Let’s imagine it’s 2016 and you are an administrative assistant, a garage mechanic or perhaps trying your hand at consulting for the first time. You’re married, just turned 40 and have two kids to feed on a household income of around $50,000. You want to buy health insurance, but can’t get it through an employer. How much will it cost? And how much--or how little--protection will it provide?

If reform doesn’t pass, according to Gruber’s figures, the average premium for the non-group market--that is, the market for people buying coverage on their own--will be around $12,000 a year. Right off the bat, you’re spending a fifth of your income on health insurance.

But what does it cover? Policies in the non-group market are notoriously spotty and unreliable. And benefit requirements vary enormously depending on the state. Many allow considerable, sometimes unlimited, out-of-pocket expenses. For the sake of comparison, though, let’s assume you have a policy with a deductible no higher than that allowed for a Health Savings Account. According to Gruber’s projections, that would mean you’re on the hook for--wait for it--another $12,000, plus a few hundred in change.

Put it altogether and that’s a total liability of around nearly $25,000--about half of your income.

That may actually be a best-case scenario in one sense. If you’re going to hit that high deductible, chances are pretty good that someone in your family has a chronic medical condition. And if you or your family member has had that condition all along, insurers might not even sell you a policy. Maybe you have diabetes. Or you’re married to a cancer survivor. Maybe one of your kids has asthma. Whatever the case, chances are you can’t get health insurance at all. Your total risk of loss would be, well, every single penny you have.

So what happens if reform does pass? For starters--and this is no small thing--the insurance company will have to sell you a policy, no matter what pre-existing conditions your family brings to the table. And you’ll know from the start that the policy will cover basic services because the government will be defining a basic benefits package. That package is going to include a broader range of services than the typical non-group policy would without reform. So when your doctor recommends a standard test or procedure, you won't have to panic it falls into some hidden policy loophole.
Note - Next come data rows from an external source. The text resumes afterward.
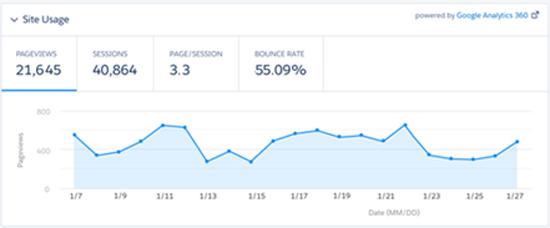 Google Analytics data in Salesforce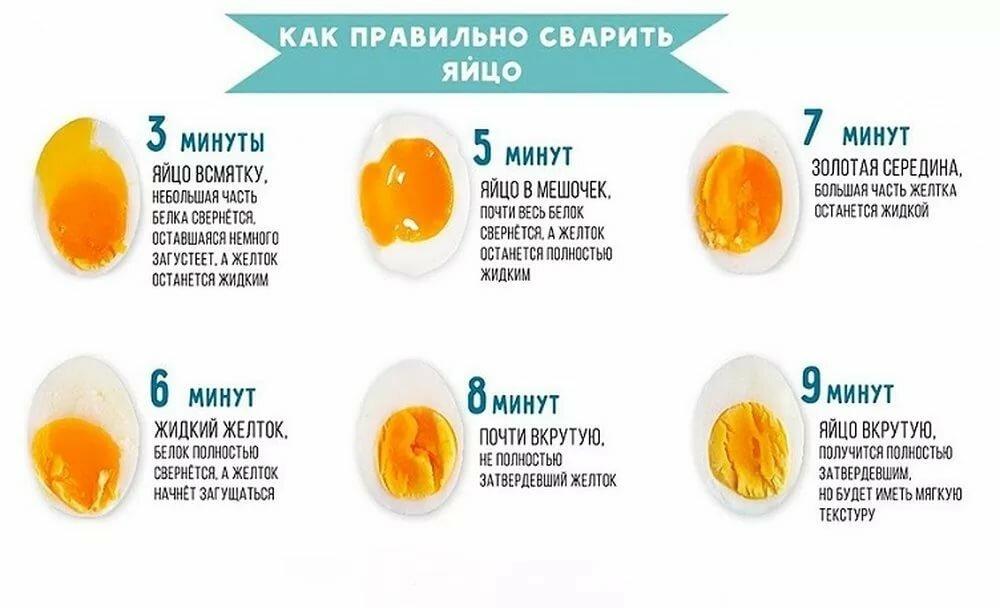 Мешочек для яиц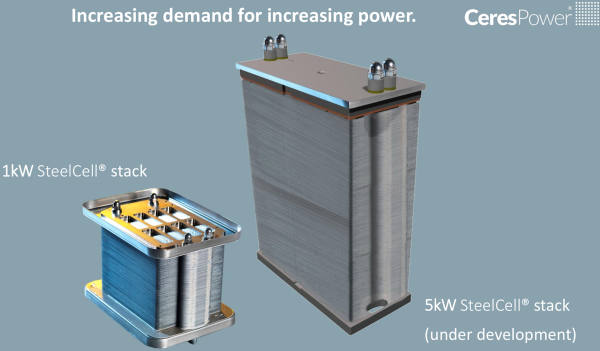 Ceres Power unveils 5 kW SteelCell SOFC stack, V5 ...
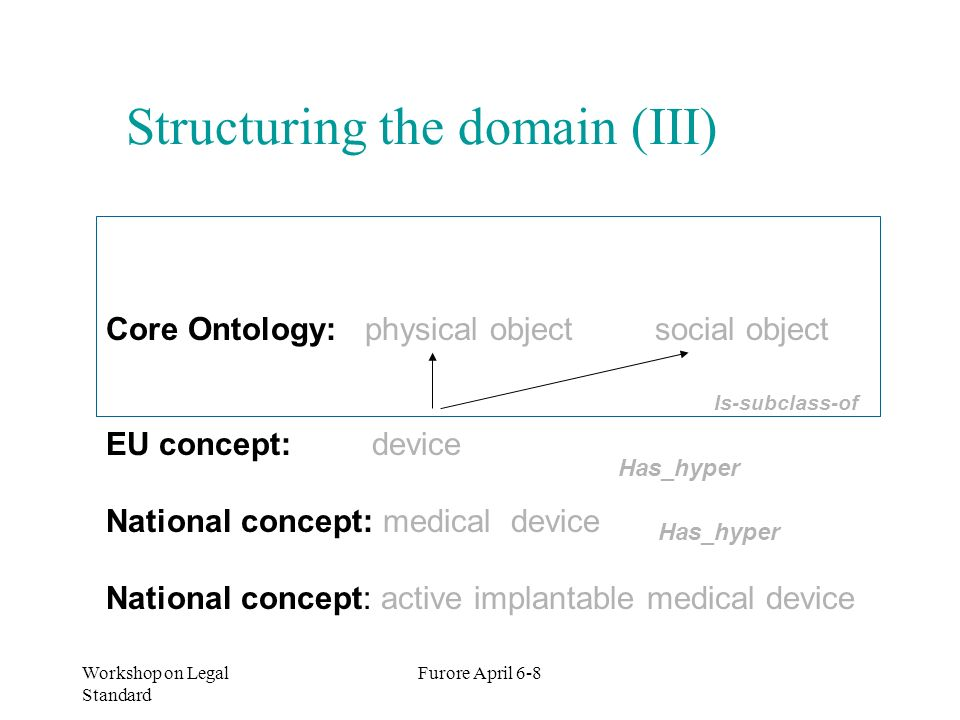 Structuring the domain (III)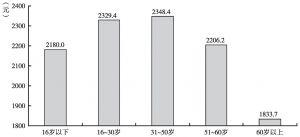 图5 不同年龄段外来务工农民工平均工资比较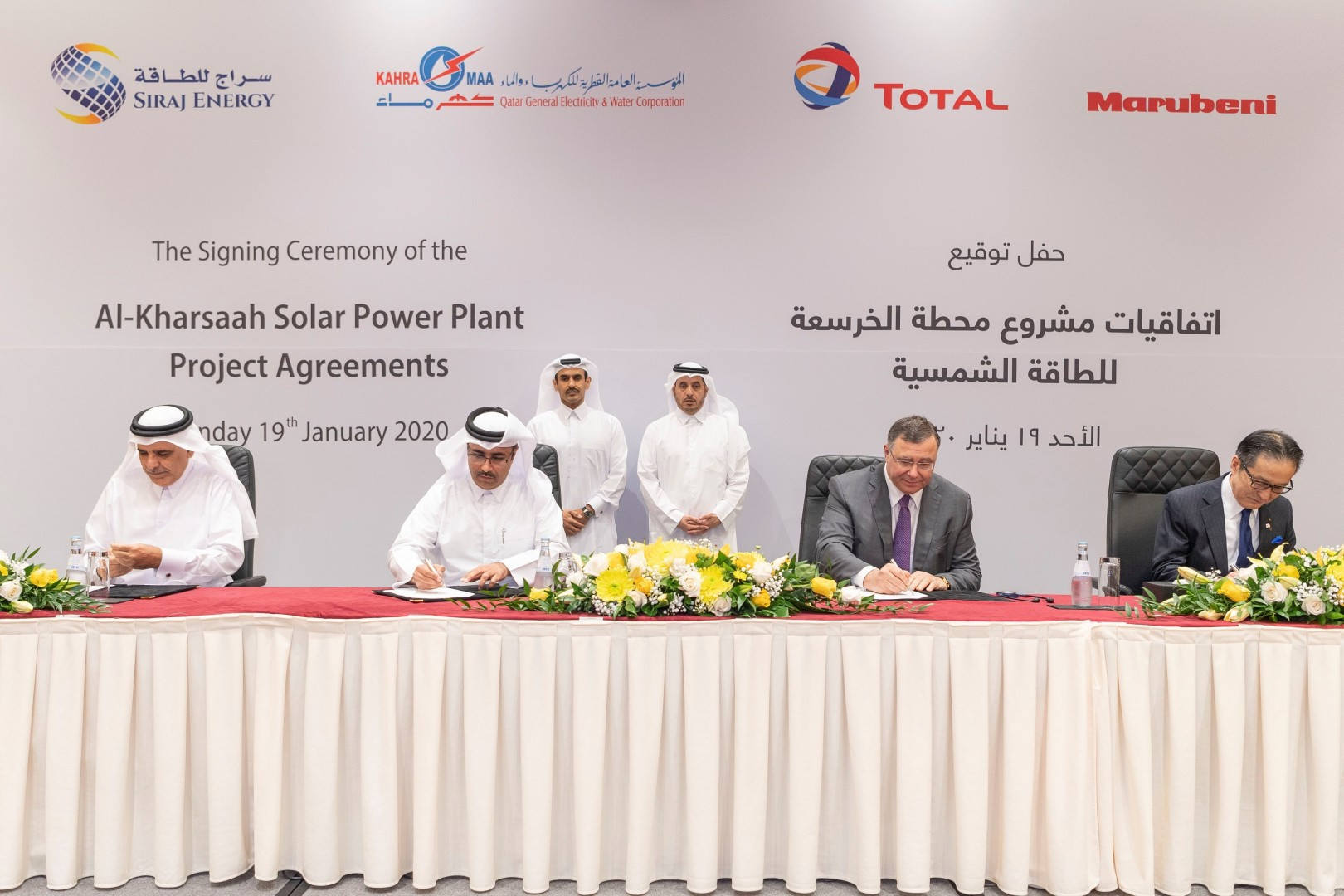Source: Qatar General Electricity & Water Corporation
But what will that coverage cost? The basic premium is roughly the same, according to Gruber’s calculations that he extrapolated from official Congressional Budget Office estimates. But that $50,000 income means you’re also eligible for federal subsidies. Large federal subsidies. In fact, the government will cover about two-thirds of the price, so that you’re left owing just $3,600.

Now, you could end up spending a lot more on medical care if you or someone in your family gets sick. But here, too, the federal government would step in to help. Under the reforms, the government would limit out-of-pocket spending to around $6,000 per year. Combined with the premium, you’re on the hook for around $10,000 total, or about a fifth of your income.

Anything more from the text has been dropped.